Example using original meaning of "rape"?

I understand that the original meaning of the verb “to rape” meant to seize by force and carry off. Does anyone have any examples (preferably actual literary examples using the word in a full sentence) of how this was used? Did it apply only to the seizing and carrying off of womenfolk (as in “The Rape of Persephone”), or did it apply also to non-female persons, children, goods, and other valuables?

Would one have said something like “The Northmen raided our village and raped my suit of armor and my second-best bed”?

What about “The Rape of the Lock”? The title refers to the theft of a lock of hair (by an admirer, of course).

It fits meaning-wise, but it’s still using “rape” as a noun and I’m curious about its use as a verb.

From Plutarch’s The Parallel Lives:

“For that the residents of Alba would not consent to give the fugitives the privilege of intermarriage with them, nor even receive them as fellow-citizens, is clear, in the first place, from the rape of the Sabine women, which was not a deed of wanton daring, but one of necessity, owing to the lack of marriages by consent; for they certainly honoured the women, when they had carried them off, beyond measure.”

“Rape” here would have been “raptio,” abduction of women.

Raptio - Wikipedia

ETA: in the Latin translation.

“Rape” in the phrase “rape and pillage” is used at a verb. I’m not sure if it’s used in its original sense, but it seems it might be.

“… Sense of “sexual violation or ravishing of a woman” first recorded in English as a noun, late 15c. (the noun sense of “taking anything – including a woman – away by force” is from c.1400).

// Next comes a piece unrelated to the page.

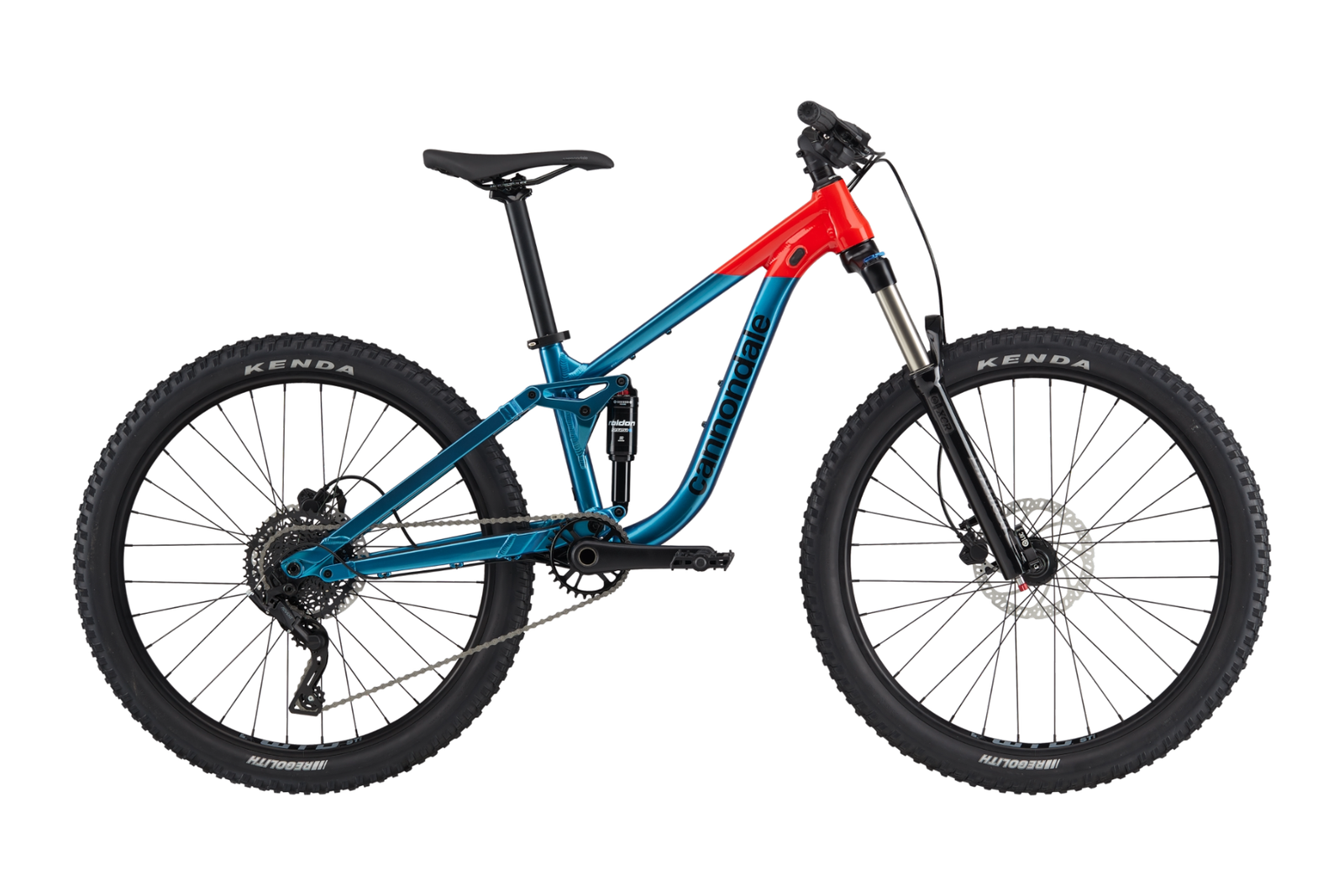 Cannondale-Habit-26_Deep-Teal.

The verb in this sense is from 1570s.” Online Etymology Dictionary

You may need to find someone with access to the OED online to get an example used in a sentence. Someone at Wordwizard Home can find the first OED citation for you. Wordwizard has a lot of hoops in the registration process but there are good answers once you get there.

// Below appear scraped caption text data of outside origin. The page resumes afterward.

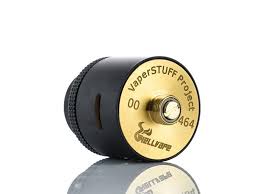 Kamu bisa menemukan penjual coil vaperstuff dari seluruh indonesia yang terdekat dari lokasi & wilayah kamu sekarang. Authentic Hellvape Vp 24mm Rda By Vaperstuff Indonesia 6866 4 22 33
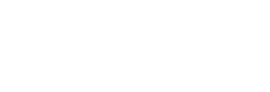 Mosaic Software logo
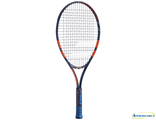 Теннисная ракетка Babolat Ballfighter 25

My access to the OED online lists this example:

J. Barlow Columbiad viii. (Argument) 282 Address to the patriots who have survived the conflict; exhorting them to preserve the liberty they have established. The danger of losing it by inattention illustrated in the rape of the Golden Fleece.

Or how about this:

J. R. R. Tolkien Silmarillion (1977) xxiv. 251 Few of the Teleri were willing to go forth to war, for they remembered the slaying at the Swanhaven, and the rape of their ships.

Rape of the Sabine Women

I remember seing a drawing in an old Greek mythology book about Zeus and the “rape of Europa.” Also, in “A Funny Thing Happened on the Way to the Forum,” Miles Gloriousos was said to have “raped Thrace thrice.”

According to the OED, the original meaning of the verb rape was simply to seize by force – nothing about carrying off. You can, for example, “rape” a location in this sense. There’s a cite from ?1387 which uses “rape” to refer to the eating of prey by a carnivorous fish.

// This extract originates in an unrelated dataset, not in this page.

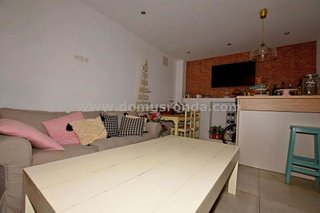 Casa en venta en Ronda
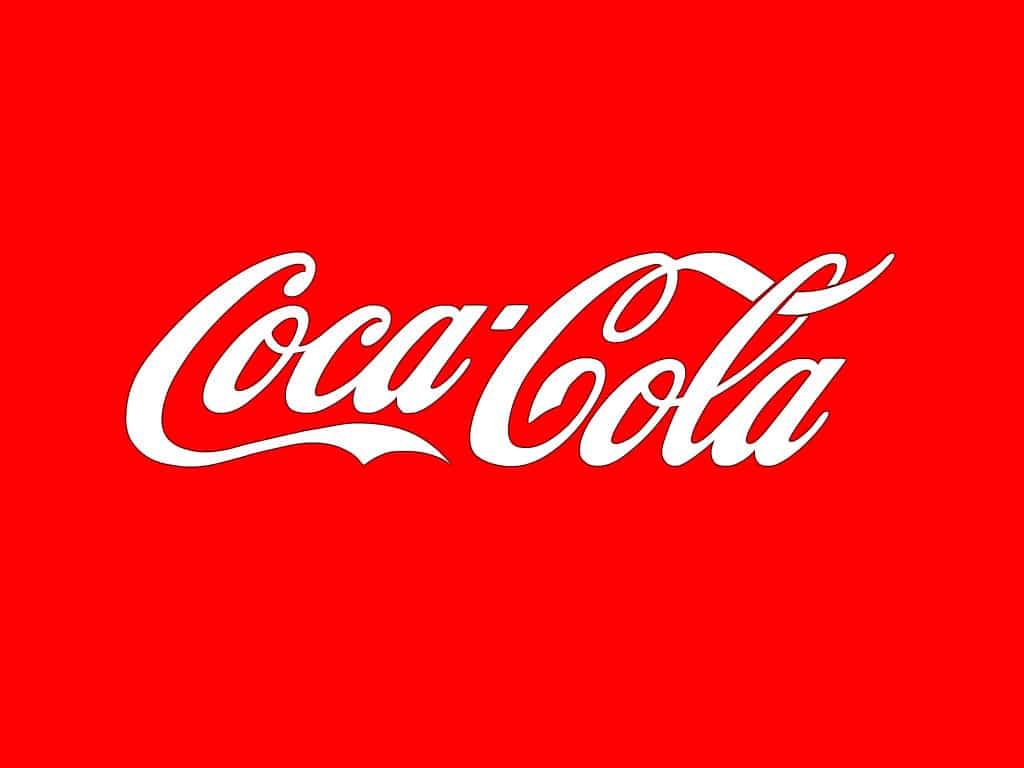 coca_cola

The “carrying off by force” sense is identified by the OED as a distinct meaning, with the first cite from 1450. Apparently this sense was, from the outset, used especially (though not exclusively) to refer to carrying off women for the purposes of sexual violation. Note that the act of rape was the carrying off, though, and not the subsequent sexual violation.

The third sense of actually committing sexual violation, with or without any preliminary carrying off, is first cited in 1574. But, interestingly, this sense disappeared in the 18th century, and didn’t reappear until the nineteenth century – the OED has no quotes between 1684 and 1823.

According to the OED, the third sense is “now the usual sense”, to the extent that it influences the other two senses. But the first two are not obsolete, and the OED has modern quotes for both of them.

Twentieth century citations from the OED for “rape” in the sense of carrying off by force:

1934 - (The Times, 14 February): “Not a day dawned in the dry season when a pagan could be sure that he or his womenfolk or his children might not be raped away to slavery before the sun went down.

1989 – (K. Rexroth, More Classics Revisited, i. 9): “Phaedra, after all, is a princess raped away from the old decaying Minoan civilization of Crete by Theseus, the representative of barbaric Athens.”

2003 (The Independent, 30 December): “Nearly a million of those burnt and raped from their homes during the war have gone back.”

As you can see, in each of the citations there is at least some suggestion of the possibility of sexual violence. Nevertheless the focus is on carrying away.

May I ask why you want to know? I’m curious.

Well, there’s the Rape of Nanking back in 1937-38.